Lo único bueno que arrojó la primera parte fueron dos chutes. El primero, de Juane. El segundo, de David. No hay que olvidar la jugada del gol, donde un luchador Bailén riñó por un balón con la defensa hasta la extenuación, sirviendo así un esférico para Juan quien, en el minuto 38, batió al meta visitante de tiro cruzado y raso a la cepa del poste.
Este gol animó un poco las cosas, pues tras el mismo se comenzó a ver algo de fútbol. Pero no fue más que un espejismo. Así las cosas, el árbitro dio por conluídos los primeros 45 minutos.
Un calco de la primera
La segunda parte amaneció como un calco de la primera. Patadón a ver quién llegaba más lejos y erre que erre. Se animó algo con la entrada de Miano, que hizo dos cabalgadas por la banda levantando a toda la grada. Así continuaron los minutos, en un toma y daca casi esperpéntico que aburría hasta los más optimistas.

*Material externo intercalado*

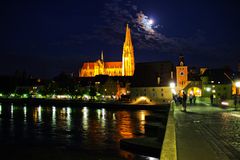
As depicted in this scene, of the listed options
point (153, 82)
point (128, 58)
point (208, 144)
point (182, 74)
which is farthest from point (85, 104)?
point (128, 58)

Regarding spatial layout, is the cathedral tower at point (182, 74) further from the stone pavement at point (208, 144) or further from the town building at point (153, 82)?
the stone pavement at point (208, 144)

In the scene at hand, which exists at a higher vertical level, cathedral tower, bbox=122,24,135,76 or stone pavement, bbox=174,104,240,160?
cathedral tower, bbox=122,24,135,76

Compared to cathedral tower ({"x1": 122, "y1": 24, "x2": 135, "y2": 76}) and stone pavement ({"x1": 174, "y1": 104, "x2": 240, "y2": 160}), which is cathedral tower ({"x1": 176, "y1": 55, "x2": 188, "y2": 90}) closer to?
cathedral tower ({"x1": 122, "y1": 24, "x2": 135, "y2": 76})

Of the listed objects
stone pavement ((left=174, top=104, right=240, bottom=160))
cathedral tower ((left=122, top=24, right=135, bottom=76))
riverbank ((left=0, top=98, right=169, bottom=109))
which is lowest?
riverbank ((left=0, top=98, right=169, bottom=109))

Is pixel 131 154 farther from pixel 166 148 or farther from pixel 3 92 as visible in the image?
pixel 3 92

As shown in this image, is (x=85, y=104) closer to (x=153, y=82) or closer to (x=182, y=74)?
(x=153, y=82)

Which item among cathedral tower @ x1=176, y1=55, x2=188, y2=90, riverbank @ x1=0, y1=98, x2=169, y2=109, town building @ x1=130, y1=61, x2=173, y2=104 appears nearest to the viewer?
riverbank @ x1=0, y1=98, x2=169, y2=109

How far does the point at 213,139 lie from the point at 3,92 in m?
175

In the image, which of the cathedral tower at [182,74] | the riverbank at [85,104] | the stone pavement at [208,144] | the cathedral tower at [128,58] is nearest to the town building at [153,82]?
the riverbank at [85,104]

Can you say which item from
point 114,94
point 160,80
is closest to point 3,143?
point 160,80

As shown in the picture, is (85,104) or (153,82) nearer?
(85,104)

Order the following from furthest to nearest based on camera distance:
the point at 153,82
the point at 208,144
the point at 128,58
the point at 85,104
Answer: the point at 128,58 → the point at 153,82 → the point at 85,104 → the point at 208,144

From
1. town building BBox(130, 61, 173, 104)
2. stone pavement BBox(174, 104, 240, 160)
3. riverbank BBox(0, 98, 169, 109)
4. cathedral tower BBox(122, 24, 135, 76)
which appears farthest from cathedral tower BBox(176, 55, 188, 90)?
stone pavement BBox(174, 104, 240, 160)

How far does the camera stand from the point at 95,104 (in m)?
100
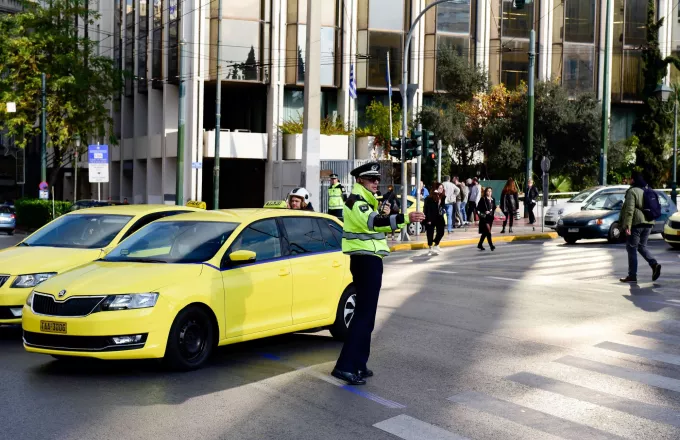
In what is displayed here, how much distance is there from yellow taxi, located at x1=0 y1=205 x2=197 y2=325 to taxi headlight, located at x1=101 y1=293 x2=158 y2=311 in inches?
94.2

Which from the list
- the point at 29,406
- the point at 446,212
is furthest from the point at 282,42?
the point at 29,406

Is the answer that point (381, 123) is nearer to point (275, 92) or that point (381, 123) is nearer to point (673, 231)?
point (275, 92)

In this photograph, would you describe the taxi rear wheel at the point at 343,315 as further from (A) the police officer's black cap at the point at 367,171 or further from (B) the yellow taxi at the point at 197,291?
(A) the police officer's black cap at the point at 367,171

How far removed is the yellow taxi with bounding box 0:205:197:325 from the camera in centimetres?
998

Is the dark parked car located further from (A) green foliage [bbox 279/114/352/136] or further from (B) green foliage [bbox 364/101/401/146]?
(A) green foliage [bbox 279/114/352/136]

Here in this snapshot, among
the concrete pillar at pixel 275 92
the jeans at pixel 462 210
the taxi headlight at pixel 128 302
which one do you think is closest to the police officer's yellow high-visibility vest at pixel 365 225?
the taxi headlight at pixel 128 302

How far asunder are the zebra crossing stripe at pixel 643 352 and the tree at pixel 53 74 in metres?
35.5

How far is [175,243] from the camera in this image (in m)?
9.24

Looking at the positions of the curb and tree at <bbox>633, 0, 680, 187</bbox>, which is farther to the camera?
tree at <bbox>633, 0, 680, 187</bbox>

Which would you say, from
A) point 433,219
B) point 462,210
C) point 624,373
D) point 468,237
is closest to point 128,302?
point 624,373

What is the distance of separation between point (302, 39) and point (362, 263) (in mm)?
37095

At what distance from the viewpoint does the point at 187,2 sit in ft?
142

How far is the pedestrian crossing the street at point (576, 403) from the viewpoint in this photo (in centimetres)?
655

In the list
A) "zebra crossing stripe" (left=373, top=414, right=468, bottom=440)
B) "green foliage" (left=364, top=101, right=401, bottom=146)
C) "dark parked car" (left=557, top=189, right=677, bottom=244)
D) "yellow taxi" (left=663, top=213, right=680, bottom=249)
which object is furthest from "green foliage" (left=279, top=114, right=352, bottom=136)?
A: "zebra crossing stripe" (left=373, top=414, right=468, bottom=440)
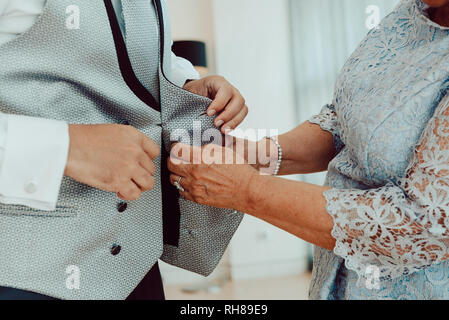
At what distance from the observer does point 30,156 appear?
586 millimetres

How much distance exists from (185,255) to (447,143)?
1.86 feet

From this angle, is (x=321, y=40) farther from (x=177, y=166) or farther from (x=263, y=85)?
(x=177, y=166)

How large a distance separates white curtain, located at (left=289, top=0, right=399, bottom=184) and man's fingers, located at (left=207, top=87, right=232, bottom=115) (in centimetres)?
188

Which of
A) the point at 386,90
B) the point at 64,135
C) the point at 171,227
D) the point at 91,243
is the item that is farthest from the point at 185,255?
the point at 386,90

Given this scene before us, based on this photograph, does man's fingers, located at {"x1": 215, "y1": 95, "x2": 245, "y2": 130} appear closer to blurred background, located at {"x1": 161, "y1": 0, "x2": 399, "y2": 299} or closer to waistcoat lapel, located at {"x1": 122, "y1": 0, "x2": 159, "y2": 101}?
waistcoat lapel, located at {"x1": 122, "y1": 0, "x2": 159, "y2": 101}

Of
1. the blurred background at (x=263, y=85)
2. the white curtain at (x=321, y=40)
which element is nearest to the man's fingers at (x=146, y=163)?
the white curtain at (x=321, y=40)

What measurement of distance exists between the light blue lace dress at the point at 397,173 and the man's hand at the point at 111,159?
35cm

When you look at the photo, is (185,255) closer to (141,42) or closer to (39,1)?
(141,42)

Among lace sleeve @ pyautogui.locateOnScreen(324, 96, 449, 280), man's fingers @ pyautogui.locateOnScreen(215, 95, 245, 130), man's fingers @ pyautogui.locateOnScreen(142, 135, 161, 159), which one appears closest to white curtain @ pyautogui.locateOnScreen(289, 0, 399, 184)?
man's fingers @ pyautogui.locateOnScreen(215, 95, 245, 130)

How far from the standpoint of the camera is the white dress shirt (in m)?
0.57

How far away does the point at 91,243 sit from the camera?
0.71 metres

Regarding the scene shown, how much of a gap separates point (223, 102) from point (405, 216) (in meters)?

En el minuto 88, sin embargo, gran jugada del Albaterense, con continuas paredes entre sus jugadores, lo que les lleva a plantarse al borde del área, donde un número 14 larga u misil ante el que Pazos no pudo hacer nada. Esto significó el definitivo empate a uno en el marcador, que subió, pero sin gracia.
Visita al colíder
Esta semana el Bahía visita al colíder AT. Catral, el Sábado, a las 16.45 horas. Se espera que la suerte revierta y traer tres puntitos frescos.